# Directive
Reproduce the listing below in full and without alteration, apart from its pictures.

* BEGIN Data for the task *

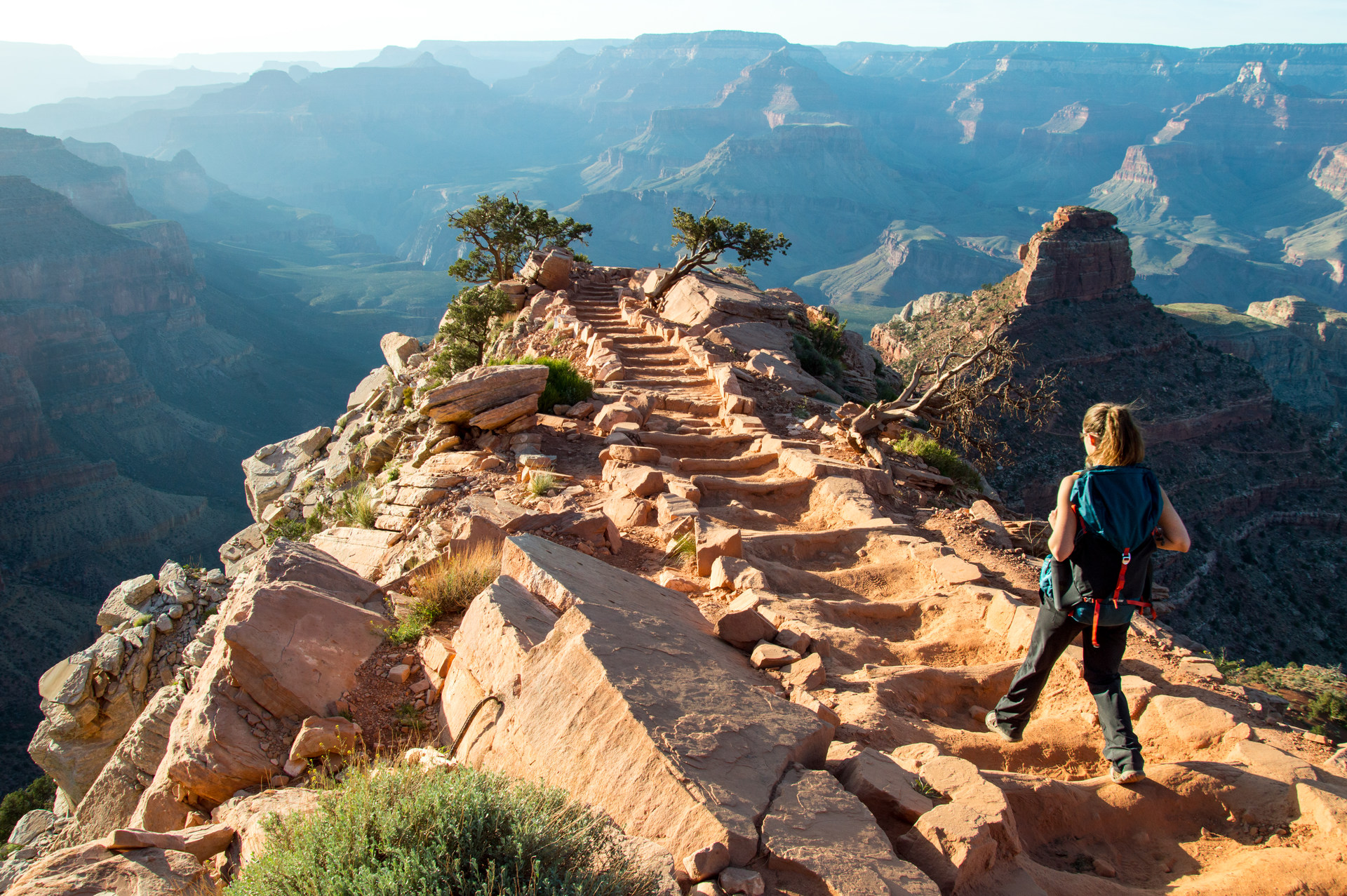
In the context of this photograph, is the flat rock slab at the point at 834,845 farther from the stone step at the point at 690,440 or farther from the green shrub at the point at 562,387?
the green shrub at the point at 562,387

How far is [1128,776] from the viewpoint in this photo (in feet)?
14.8

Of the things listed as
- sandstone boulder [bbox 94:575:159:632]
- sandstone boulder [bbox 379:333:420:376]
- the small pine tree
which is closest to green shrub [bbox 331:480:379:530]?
sandstone boulder [bbox 94:575:159:632]

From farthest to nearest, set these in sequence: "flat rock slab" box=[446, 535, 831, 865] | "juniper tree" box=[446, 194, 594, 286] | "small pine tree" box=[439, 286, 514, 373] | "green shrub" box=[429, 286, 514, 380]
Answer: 1. "juniper tree" box=[446, 194, 594, 286]
2. "small pine tree" box=[439, 286, 514, 373]
3. "green shrub" box=[429, 286, 514, 380]
4. "flat rock slab" box=[446, 535, 831, 865]

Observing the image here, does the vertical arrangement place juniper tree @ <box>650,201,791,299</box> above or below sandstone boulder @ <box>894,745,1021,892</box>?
above

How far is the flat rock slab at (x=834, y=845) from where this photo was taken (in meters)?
3.22

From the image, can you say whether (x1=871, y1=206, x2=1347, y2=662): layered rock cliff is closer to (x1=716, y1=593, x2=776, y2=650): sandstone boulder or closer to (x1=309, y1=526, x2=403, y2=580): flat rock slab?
(x1=309, y1=526, x2=403, y2=580): flat rock slab

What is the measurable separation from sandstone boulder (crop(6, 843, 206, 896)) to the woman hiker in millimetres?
4957

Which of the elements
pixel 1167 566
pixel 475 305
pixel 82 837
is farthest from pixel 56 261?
pixel 1167 566

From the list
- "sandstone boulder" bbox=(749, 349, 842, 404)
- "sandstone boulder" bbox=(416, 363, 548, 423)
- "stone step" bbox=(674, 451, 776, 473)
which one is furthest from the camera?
"sandstone boulder" bbox=(749, 349, 842, 404)

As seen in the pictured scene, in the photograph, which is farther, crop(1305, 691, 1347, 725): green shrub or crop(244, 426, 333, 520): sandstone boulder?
crop(244, 426, 333, 520): sandstone boulder

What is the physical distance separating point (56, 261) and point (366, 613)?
111400 millimetres

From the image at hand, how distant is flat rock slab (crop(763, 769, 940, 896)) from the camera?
3.22 m

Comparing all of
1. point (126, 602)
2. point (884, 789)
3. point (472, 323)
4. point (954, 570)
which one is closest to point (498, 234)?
point (472, 323)

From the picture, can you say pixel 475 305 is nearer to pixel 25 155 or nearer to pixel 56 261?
pixel 56 261
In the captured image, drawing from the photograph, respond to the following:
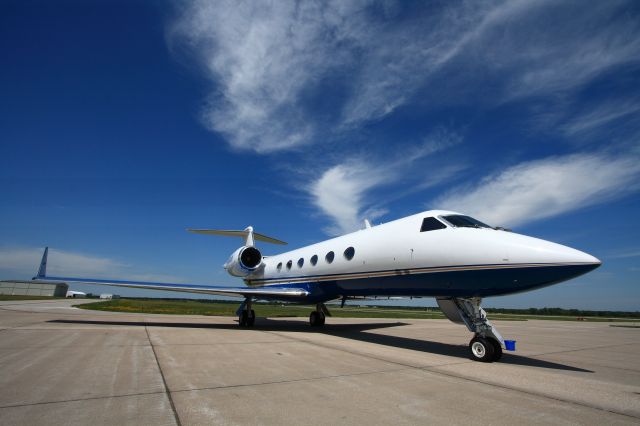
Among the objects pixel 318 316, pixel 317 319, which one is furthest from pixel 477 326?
pixel 317 319

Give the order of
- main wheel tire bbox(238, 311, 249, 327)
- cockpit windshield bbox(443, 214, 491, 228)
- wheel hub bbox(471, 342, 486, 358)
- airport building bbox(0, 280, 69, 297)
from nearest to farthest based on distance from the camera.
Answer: wheel hub bbox(471, 342, 486, 358)
cockpit windshield bbox(443, 214, 491, 228)
main wheel tire bbox(238, 311, 249, 327)
airport building bbox(0, 280, 69, 297)

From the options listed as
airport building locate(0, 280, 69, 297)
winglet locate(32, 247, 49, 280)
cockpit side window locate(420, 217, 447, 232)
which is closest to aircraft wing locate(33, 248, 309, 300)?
winglet locate(32, 247, 49, 280)

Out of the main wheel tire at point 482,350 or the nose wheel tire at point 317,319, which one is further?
the nose wheel tire at point 317,319

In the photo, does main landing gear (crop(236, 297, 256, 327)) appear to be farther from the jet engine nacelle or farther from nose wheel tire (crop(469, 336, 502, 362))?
nose wheel tire (crop(469, 336, 502, 362))

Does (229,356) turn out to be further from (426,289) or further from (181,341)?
(426,289)

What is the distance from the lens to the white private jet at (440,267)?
6.27 meters

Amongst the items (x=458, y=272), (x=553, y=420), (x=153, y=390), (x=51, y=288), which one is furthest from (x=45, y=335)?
(x=51, y=288)

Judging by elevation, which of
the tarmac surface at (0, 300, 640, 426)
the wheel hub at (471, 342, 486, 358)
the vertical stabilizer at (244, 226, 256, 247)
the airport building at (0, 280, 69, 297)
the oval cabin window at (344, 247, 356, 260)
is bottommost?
the tarmac surface at (0, 300, 640, 426)

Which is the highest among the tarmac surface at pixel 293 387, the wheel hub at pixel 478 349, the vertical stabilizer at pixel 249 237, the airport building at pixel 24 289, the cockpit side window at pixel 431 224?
the vertical stabilizer at pixel 249 237

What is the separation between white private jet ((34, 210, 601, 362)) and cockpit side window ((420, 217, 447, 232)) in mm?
24

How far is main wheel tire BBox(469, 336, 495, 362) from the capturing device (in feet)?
22.1

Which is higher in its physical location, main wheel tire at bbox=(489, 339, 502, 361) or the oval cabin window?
the oval cabin window

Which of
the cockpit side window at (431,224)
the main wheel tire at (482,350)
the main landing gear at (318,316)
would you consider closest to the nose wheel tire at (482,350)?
the main wheel tire at (482,350)

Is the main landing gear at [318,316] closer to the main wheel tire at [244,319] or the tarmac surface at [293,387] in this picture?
the main wheel tire at [244,319]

* END Data for the task *

# Written solution
In the context of this photograph, is the flat rock slab at the point at 834,845 farther from the stone step at the point at 690,440 or farther from the green shrub at the point at 562,387?
the green shrub at the point at 562,387

How far is [1128,776] from the viewpoint in this photo (in feet)?
14.8

Of the things listed as
- sandstone boulder [bbox 94:575:159:632]
- sandstone boulder [bbox 379:333:420:376]
- the small pine tree
which is closest to green shrub [bbox 331:480:379:530]?
sandstone boulder [bbox 94:575:159:632]

From farthest to nearest, set these in sequence: "flat rock slab" box=[446, 535, 831, 865] | "juniper tree" box=[446, 194, 594, 286] | "small pine tree" box=[439, 286, 514, 373] | "green shrub" box=[429, 286, 514, 380]
Answer: 1. "juniper tree" box=[446, 194, 594, 286]
2. "small pine tree" box=[439, 286, 514, 373]
3. "green shrub" box=[429, 286, 514, 380]
4. "flat rock slab" box=[446, 535, 831, 865]

Observing the image here, does the vertical arrangement place juniper tree @ <box>650,201,791,299</box> above or below sandstone boulder @ <box>894,745,1021,892</box>?
above

How far is the flat rock slab at (x=834, y=845) from where this photo was taken (in meters)?
3.22

From the image, can you say whether (x1=871, y1=206, x2=1347, y2=662): layered rock cliff is closer to (x1=716, y1=593, x2=776, y2=650): sandstone boulder or closer to (x1=309, y1=526, x2=403, y2=580): flat rock slab?
(x1=309, y1=526, x2=403, y2=580): flat rock slab

What is the measurable separation from sandstone boulder (crop(6, 843, 206, 896)) to the woman hiker in millimetres?
4957

Which of the elements
pixel 1167 566
pixel 475 305
pixel 82 837
is farthest from pixel 56 261?
pixel 1167 566

From the list
- "sandstone boulder" bbox=(749, 349, 842, 404)
- "sandstone boulder" bbox=(416, 363, 548, 423)
- "stone step" bbox=(674, 451, 776, 473)
which one is furthest from the camera?
"sandstone boulder" bbox=(749, 349, 842, 404)

As seen in the pictured scene, in the photograph, which is farther, crop(1305, 691, 1347, 725): green shrub or crop(244, 426, 333, 520): sandstone boulder?
crop(244, 426, 333, 520): sandstone boulder

What is the physical distance separating point (56, 261) and point (366, 613)?
111400 millimetres

From the image at hand, how distant is flat rock slab (crop(763, 769, 940, 896)) from the camera?
3.22 m

Comparing all of
1. point (126, 602)
2. point (884, 789)
3. point (472, 323)
4. point (954, 570)
which one is closest to point (498, 234)?
point (472, 323)

From the picture, can you say pixel 475 305 is nearer to pixel 25 155 or nearer to pixel 56 261?
pixel 56 261
In the captured image, drawing from the photograph, respond to the following:
Among the objects pixel 318 316, pixel 317 319, which one is furthest from pixel 477 326?
pixel 317 319

Give the order of
- main wheel tire bbox(238, 311, 249, 327)
- cockpit windshield bbox(443, 214, 491, 228)
- wheel hub bbox(471, 342, 486, 358)
- airport building bbox(0, 280, 69, 297)
from nearest to farthest based on distance from the camera.
Answer: wheel hub bbox(471, 342, 486, 358)
cockpit windshield bbox(443, 214, 491, 228)
main wheel tire bbox(238, 311, 249, 327)
airport building bbox(0, 280, 69, 297)

From the options listed as
airport building locate(0, 280, 69, 297)
winglet locate(32, 247, 49, 280)
cockpit side window locate(420, 217, 447, 232)
which is closest to aircraft wing locate(33, 248, 309, 300)?
winglet locate(32, 247, 49, 280)

Out of the main wheel tire at point 482,350 or the nose wheel tire at point 317,319, which one is further?
the nose wheel tire at point 317,319

In the photo, does main landing gear (crop(236, 297, 256, 327)) appear to be farther from the jet engine nacelle or farther from nose wheel tire (crop(469, 336, 502, 362))?
nose wheel tire (crop(469, 336, 502, 362))

Does (229,356) turn out to be further from (426,289) or further from (181,341)?
(426,289)

What is the distance from the lens to the white private jet at (440,267)?
6.27 meters

Amongst the items (x=458, y=272), (x=553, y=420), (x=153, y=390), (x=51, y=288), which one is furthest from (x=45, y=335)?
(x=51, y=288)

Judging by elevation, which of
the tarmac surface at (0, 300, 640, 426)
the wheel hub at (471, 342, 486, 358)
the vertical stabilizer at (244, 226, 256, 247)
the airport building at (0, 280, 69, 297)
the oval cabin window at (344, 247, 356, 260)
is bottommost?
the tarmac surface at (0, 300, 640, 426)

Which is the highest among the tarmac surface at pixel 293 387, the wheel hub at pixel 478 349, the vertical stabilizer at pixel 249 237, the airport building at pixel 24 289, the cockpit side window at pixel 431 224?
the vertical stabilizer at pixel 249 237

What is the separation between white private jet ((34, 210, 601, 362)) and cockpit side window ((420, 217, 447, 232)) in mm?
24

How far is main wheel tire BBox(469, 336, 495, 362) from the capturing device (in feet)?
22.1

Which is higher in its physical location, main wheel tire at bbox=(489, 339, 502, 361) or the oval cabin window?
the oval cabin window

Which of
the cockpit side window at (431,224)
the main wheel tire at (482,350)
the main landing gear at (318,316)
would you consider closest to the nose wheel tire at (482,350)?
the main wheel tire at (482,350)

Is the main landing gear at [318,316] closer to the main wheel tire at [244,319] or the tarmac surface at [293,387] in this picture?
the main wheel tire at [244,319]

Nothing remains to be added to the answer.